Factors associated with best practices regarding ordering of the genetic tests under study included patient characteristics (younger age, female gender) and type of test, with best practices occurring more often for HFE, followed by thrombophilia and HLA-B27 testing. The strength of evidence and availability of evidence-based guidelines may have contributed to the observed differences in best practices by test type, with a stronger evidence base for HFE and thrombophilia testing than for HLA-B27 (refs. 25,26,27,28,29). Younger patient age is not a surprising finding because younger age of disease onset is a feature of genetic predisposition for most adult-onset conditions, and younger age is a consideration for ordering HFE, thrombophilia, and HLA-B27 testing.25,26,27,28,29 Women generally know and report a family history more often than their male counterparts,36 and this may explain the increased frequency of genetic testing best practices for female patients.

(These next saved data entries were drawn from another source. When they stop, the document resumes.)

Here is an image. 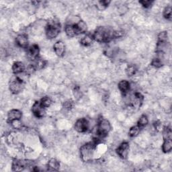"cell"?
Masks as SVG:
<instances>
[{
    "mask_svg": "<svg viewBox=\"0 0 172 172\" xmlns=\"http://www.w3.org/2000/svg\"><path fill=\"white\" fill-rule=\"evenodd\" d=\"M34 63L33 65H34V67H36V70L42 69H43L47 65V61L43 60L42 58H41V57L37 58L36 60L34 61Z\"/></svg>",
    "mask_w": 172,
    "mask_h": 172,
    "instance_id": "21",
    "label": "cell"
},
{
    "mask_svg": "<svg viewBox=\"0 0 172 172\" xmlns=\"http://www.w3.org/2000/svg\"><path fill=\"white\" fill-rule=\"evenodd\" d=\"M111 129L112 127L110 122L105 119L101 118V119H99L97 122L96 135L100 139L105 138L111 130Z\"/></svg>",
    "mask_w": 172,
    "mask_h": 172,
    "instance_id": "4",
    "label": "cell"
},
{
    "mask_svg": "<svg viewBox=\"0 0 172 172\" xmlns=\"http://www.w3.org/2000/svg\"><path fill=\"white\" fill-rule=\"evenodd\" d=\"M94 38H93V34H87L85 36H83L81 40L80 43L84 47H89L90 46L93 41H94Z\"/></svg>",
    "mask_w": 172,
    "mask_h": 172,
    "instance_id": "18",
    "label": "cell"
},
{
    "mask_svg": "<svg viewBox=\"0 0 172 172\" xmlns=\"http://www.w3.org/2000/svg\"><path fill=\"white\" fill-rule=\"evenodd\" d=\"M32 162L25 159H14L12 162V170L14 171H23L27 167H30Z\"/></svg>",
    "mask_w": 172,
    "mask_h": 172,
    "instance_id": "6",
    "label": "cell"
},
{
    "mask_svg": "<svg viewBox=\"0 0 172 172\" xmlns=\"http://www.w3.org/2000/svg\"><path fill=\"white\" fill-rule=\"evenodd\" d=\"M153 126H154V128H155V129L156 130H161V128H162V125H161V122L159 120H157L156 122H154V124H153ZM162 130V129H161Z\"/></svg>",
    "mask_w": 172,
    "mask_h": 172,
    "instance_id": "35",
    "label": "cell"
},
{
    "mask_svg": "<svg viewBox=\"0 0 172 172\" xmlns=\"http://www.w3.org/2000/svg\"><path fill=\"white\" fill-rule=\"evenodd\" d=\"M73 105H74V104H73V101L68 100V101H66L65 103H64L63 107L67 109V110H71L72 108L73 107Z\"/></svg>",
    "mask_w": 172,
    "mask_h": 172,
    "instance_id": "33",
    "label": "cell"
},
{
    "mask_svg": "<svg viewBox=\"0 0 172 172\" xmlns=\"http://www.w3.org/2000/svg\"><path fill=\"white\" fill-rule=\"evenodd\" d=\"M25 69H26L25 65H24V63L21 61L15 62L13 64L12 67L13 73L16 75L19 74V73L25 71Z\"/></svg>",
    "mask_w": 172,
    "mask_h": 172,
    "instance_id": "15",
    "label": "cell"
},
{
    "mask_svg": "<svg viewBox=\"0 0 172 172\" xmlns=\"http://www.w3.org/2000/svg\"><path fill=\"white\" fill-rule=\"evenodd\" d=\"M25 83L20 77L18 76L12 77L9 83V89L14 94L20 93L24 87Z\"/></svg>",
    "mask_w": 172,
    "mask_h": 172,
    "instance_id": "5",
    "label": "cell"
},
{
    "mask_svg": "<svg viewBox=\"0 0 172 172\" xmlns=\"http://www.w3.org/2000/svg\"><path fill=\"white\" fill-rule=\"evenodd\" d=\"M61 32V24L60 22L53 19L49 21L45 28L46 36L48 39L55 38Z\"/></svg>",
    "mask_w": 172,
    "mask_h": 172,
    "instance_id": "3",
    "label": "cell"
},
{
    "mask_svg": "<svg viewBox=\"0 0 172 172\" xmlns=\"http://www.w3.org/2000/svg\"><path fill=\"white\" fill-rule=\"evenodd\" d=\"M114 31L106 27H98L93 34L94 40L97 42L108 43L114 39Z\"/></svg>",
    "mask_w": 172,
    "mask_h": 172,
    "instance_id": "1",
    "label": "cell"
},
{
    "mask_svg": "<svg viewBox=\"0 0 172 172\" xmlns=\"http://www.w3.org/2000/svg\"><path fill=\"white\" fill-rule=\"evenodd\" d=\"M100 138H94L92 141L87 142V143L83 145L80 149V155L81 159L85 161H89L92 160L93 156H94V149L97 145L100 143Z\"/></svg>",
    "mask_w": 172,
    "mask_h": 172,
    "instance_id": "2",
    "label": "cell"
},
{
    "mask_svg": "<svg viewBox=\"0 0 172 172\" xmlns=\"http://www.w3.org/2000/svg\"><path fill=\"white\" fill-rule=\"evenodd\" d=\"M162 151L164 153H167L170 152L172 149V140L171 139H165L161 147Z\"/></svg>",
    "mask_w": 172,
    "mask_h": 172,
    "instance_id": "20",
    "label": "cell"
},
{
    "mask_svg": "<svg viewBox=\"0 0 172 172\" xmlns=\"http://www.w3.org/2000/svg\"><path fill=\"white\" fill-rule=\"evenodd\" d=\"M54 51H55L56 55L59 57H62L64 56L65 53V44L63 41H58L55 43V45L53 46Z\"/></svg>",
    "mask_w": 172,
    "mask_h": 172,
    "instance_id": "12",
    "label": "cell"
},
{
    "mask_svg": "<svg viewBox=\"0 0 172 172\" xmlns=\"http://www.w3.org/2000/svg\"><path fill=\"white\" fill-rule=\"evenodd\" d=\"M141 130V129L137 125L132 126L130 128L129 131V135L130 137H135L136 136H138V135L140 133Z\"/></svg>",
    "mask_w": 172,
    "mask_h": 172,
    "instance_id": "25",
    "label": "cell"
},
{
    "mask_svg": "<svg viewBox=\"0 0 172 172\" xmlns=\"http://www.w3.org/2000/svg\"><path fill=\"white\" fill-rule=\"evenodd\" d=\"M162 133H163L164 140L165 139H171L172 137V131L170 126H165L164 129H162Z\"/></svg>",
    "mask_w": 172,
    "mask_h": 172,
    "instance_id": "23",
    "label": "cell"
},
{
    "mask_svg": "<svg viewBox=\"0 0 172 172\" xmlns=\"http://www.w3.org/2000/svg\"><path fill=\"white\" fill-rule=\"evenodd\" d=\"M48 171H58L60 168V163L57 159L53 158L49 160L47 164Z\"/></svg>",
    "mask_w": 172,
    "mask_h": 172,
    "instance_id": "17",
    "label": "cell"
},
{
    "mask_svg": "<svg viewBox=\"0 0 172 172\" xmlns=\"http://www.w3.org/2000/svg\"><path fill=\"white\" fill-rule=\"evenodd\" d=\"M39 53H40V48H39L38 45H32L28 47L27 55L31 60L33 61L36 60L39 57Z\"/></svg>",
    "mask_w": 172,
    "mask_h": 172,
    "instance_id": "10",
    "label": "cell"
},
{
    "mask_svg": "<svg viewBox=\"0 0 172 172\" xmlns=\"http://www.w3.org/2000/svg\"><path fill=\"white\" fill-rule=\"evenodd\" d=\"M90 123L89 121L86 118H81V119H78L74 126L75 130L80 133H83L86 132L89 129Z\"/></svg>",
    "mask_w": 172,
    "mask_h": 172,
    "instance_id": "7",
    "label": "cell"
},
{
    "mask_svg": "<svg viewBox=\"0 0 172 172\" xmlns=\"http://www.w3.org/2000/svg\"><path fill=\"white\" fill-rule=\"evenodd\" d=\"M149 123V120L148 118L145 115V114H142L140 119L138 120V122H137V126H138L141 129H142L143 128H145L147 125Z\"/></svg>",
    "mask_w": 172,
    "mask_h": 172,
    "instance_id": "22",
    "label": "cell"
},
{
    "mask_svg": "<svg viewBox=\"0 0 172 172\" xmlns=\"http://www.w3.org/2000/svg\"><path fill=\"white\" fill-rule=\"evenodd\" d=\"M32 112L34 116L38 118V119H42L45 115V108L38 101L34 103L32 107Z\"/></svg>",
    "mask_w": 172,
    "mask_h": 172,
    "instance_id": "8",
    "label": "cell"
},
{
    "mask_svg": "<svg viewBox=\"0 0 172 172\" xmlns=\"http://www.w3.org/2000/svg\"><path fill=\"white\" fill-rule=\"evenodd\" d=\"M126 73L128 76H132L136 74L137 71V68L135 65H129L126 68Z\"/></svg>",
    "mask_w": 172,
    "mask_h": 172,
    "instance_id": "24",
    "label": "cell"
},
{
    "mask_svg": "<svg viewBox=\"0 0 172 172\" xmlns=\"http://www.w3.org/2000/svg\"><path fill=\"white\" fill-rule=\"evenodd\" d=\"M40 103H41V104L44 108H48V107L51 106V105L52 104V100L49 97L45 96V97H43L42 98L40 101Z\"/></svg>",
    "mask_w": 172,
    "mask_h": 172,
    "instance_id": "27",
    "label": "cell"
},
{
    "mask_svg": "<svg viewBox=\"0 0 172 172\" xmlns=\"http://www.w3.org/2000/svg\"><path fill=\"white\" fill-rule=\"evenodd\" d=\"M171 12H172V9H171V7L169 6H167L164 10V13H163V15H164V17L168 19V20L171 21Z\"/></svg>",
    "mask_w": 172,
    "mask_h": 172,
    "instance_id": "28",
    "label": "cell"
},
{
    "mask_svg": "<svg viewBox=\"0 0 172 172\" xmlns=\"http://www.w3.org/2000/svg\"><path fill=\"white\" fill-rule=\"evenodd\" d=\"M11 124L14 129H21L22 126V122H20V120H14L11 122Z\"/></svg>",
    "mask_w": 172,
    "mask_h": 172,
    "instance_id": "34",
    "label": "cell"
},
{
    "mask_svg": "<svg viewBox=\"0 0 172 172\" xmlns=\"http://www.w3.org/2000/svg\"><path fill=\"white\" fill-rule=\"evenodd\" d=\"M65 32L67 34V36L69 38H72L75 36V33L74 31V29H73V25H67L65 28Z\"/></svg>",
    "mask_w": 172,
    "mask_h": 172,
    "instance_id": "26",
    "label": "cell"
},
{
    "mask_svg": "<svg viewBox=\"0 0 172 172\" xmlns=\"http://www.w3.org/2000/svg\"><path fill=\"white\" fill-rule=\"evenodd\" d=\"M22 117V112L17 109H13L8 112V122L11 123L14 120H20Z\"/></svg>",
    "mask_w": 172,
    "mask_h": 172,
    "instance_id": "11",
    "label": "cell"
},
{
    "mask_svg": "<svg viewBox=\"0 0 172 172\" xmlns=\"http://www.w3.org/2000/svg\"><path fill=\"white\" fill-rule=\"evenodd\" d=\"M110 1H108V0H104V1L98 2V6H97V8L100 10H104L106 8L108 7L109 4L110 3Z\"/></svg>",
    "mask_w": 172,
    "mask_h": 172,
    "instance_id": "30",
    "label": "cell"
},
{
    "mask_svg": "<svg viewBox=\"0 0 172 172\" xmlns=\"http://www.w3.org/2000/svg\"><path fill=\"white\" fill-rule=\"evenodd\" d=\"M157 44L159 45H165L168 40V34L167 31L161 32L157 36Z\"/></svg>",
    "mask_w": 172,
    "mask_h": 172,
    "instance_id": "19",
    "label": "cell"
},
{
    "mask_svg": "<svg viewBox=\"0 0 172 172\" xmlns=\"http://www.w3.org/2000/svg\"><path fill=\"white\" fill-rule=\"evenodd\" d=\"M36 70V67H34V65H33V64H31V65H28L26 69H25V72L26 75H30L31 74H32V73H34V72H35V71Z\"/></svg>",
    "mask_w": 172,
    "mask_h": 172,
    "instance_id": "31",
    "label": "cell"
},
{
    "mask_svg": "<svg viewBox=\"0 0 172 172\" xmlns=\"http://www.w3.org/2000/svg\"><path fill=\"white\" fill-rule=\"evenodd\" d=\"M151 65L155 68H161L164 65V63L160 58H154L152 60Z\"/></svg>",
    "mask_w": 172,
    "mask_h": 172,
    "instance_id": "29",
    "label": "cell"
},
{
    "mask_svg": "<svg viewBox=\"0 0 172 172\" xmlns=\"http://www.w3.org/2000/svg\"><path fill=\"white\" fill-rule=\"evenodd\" d=\"M16 42L17 45L23 48H27L28 47V38L26 34H21L17 36L16 38Z\"/></svg>",
    "mask_w": 172,
    "mask_h": 172,
    "instance_id": "13",
    "label": "cell"
},
{
    "mask_svg": "<svg viewBox=\"0 0 172 172\" xmlns=\"http://www.w3.org/2000/svg\"><path fill=\"white\" fill-rule=\"evenodd\" d=\"M118 87H119V90L122 93V94H126L130 90V84L127 80H122L119 83Z\"/></svg>",
    "mask_w": 172,
    "mask_h": 172,
    "instance_id": "16",
    "label": "cell"
},
{
    "mask_svg": "<svg viewBox=\"0 0 172 172\" xmlns=\"http://www.w3.org/2000/svg\"><path fill=\"white\" fill-rule=\"evenodd\" d=\"M129 148L130 146L128 142H123L116 149V152L117 155H119L120 158L125 159L127 158L128 155L129 153Z\"/></svg>",
    "mask_w": 172,
    "mask_h": 172,
    "instance_id": "9",
    "label": "cell"
},
{
    "mask_svg": "<svg viewBox=\"0 0 172 172\" xmlns=\"http://www.w3.org/2000/svg\"><path fill=\"white\" fill-rule=\"evenodd\" d=\"M73 29H74L76 36L79 35V34L86 32L87 29V24L83 20H80V22L75 24H73Z\"/></svg>",
    "mask_w": 172,
    "mask_h": 172,
    "instance_id": "14",
    "label": "cell"
},
{
    "mask_svg": "<svg viewBox=\"0 0 172 172\" xmlns=\"http://www.w3.org/2000/svg\"><path fill=\"white\" fill-rule=\"evenodd\" d=\"M153 3V1H150V0H142V1H139V3L141 4L142 7L145 8H149L150 7H151Z\"/></svg>",
    "mask_w": 172,
    "mask_h": 172,
    "instance_id": "32",
    "label": "cell"
}]
</instances>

Certain clinician, patient, and test characteristics were significantly associated with documentation of genetic testing processes of care. Documentation was strongly associated with abnormal test results both before and after implementation, and this is expected given the important implications of such results. Both before and after implementation, trainees were significantly more likely to document genetic testing process of care. This may be due to the relative novelty of ordering these genetic tests as compared with the staff clinicians, for whom ordering may have become routine. After implementation, specialists were more likely than primary-care clinicians to document outcomes, and this might be related to specialists having a greater awareness and knowledge about the these genetic tests,37 which may have facilitated acceptance and integration of the interventions into their practice. We found decreased documentation of genetic testing outcomes for Hispanic patients compared with whites after implementation; this may be due to greater awareness of the lower prevalence and relevance of the genetic tests of interest in this population,38,39,40 resulting in a reduced confidence in documenting implications of the test results—especially normal results—for Hispanics.

Limitations

We used a quasi-experimental design because randomization was not feasible. To guard against threats to internal validity, we included a control site that was similar to the intervention site in location, size, complexity, and number of genetic tests ordered. We controlled for important confounding variables in our analyses and we included pre-/postimplementation comparisons to account for temporal trends. We assessed processes of care only for tests that were ordered. We did not assess care processes for patients who should have been tested but were not tested. Although the VA is one of the largest integrated health-care systems in the United States and our findings are probably relevant to those of other VA facilities, our findings may not be relevant to other settings, particularly solo or small group practices. Importantly, the strategies we used could only be effective in a health-care system like the VA, which has an EHR with clinical decision support capabilities.

In summary, implementation of point-of-care tools in the EHR increased and improved documentation of the processes of care for genetic tests commonly ordered by nongeneticists, suggesting the potential to improve outcomes related to better integration of genetic test results in care delivery. The study interventions most likely influenced clinicians who were willing to learn and change their habits regarding genetic testing and documentation of related care processes. Complementary strategies that could improve test orders and integration of test results include policies that incentivize clinicians, such as performance measures or improved reimbursement for adhering to best practices. Research is needed to understand the importance of factors facilitating or hindering appropriate genetic test ordering and utilization of test results. It will also be important to show improved outcomes as a result of these interventions.

Disclosure

The authors declare no conflict of interest.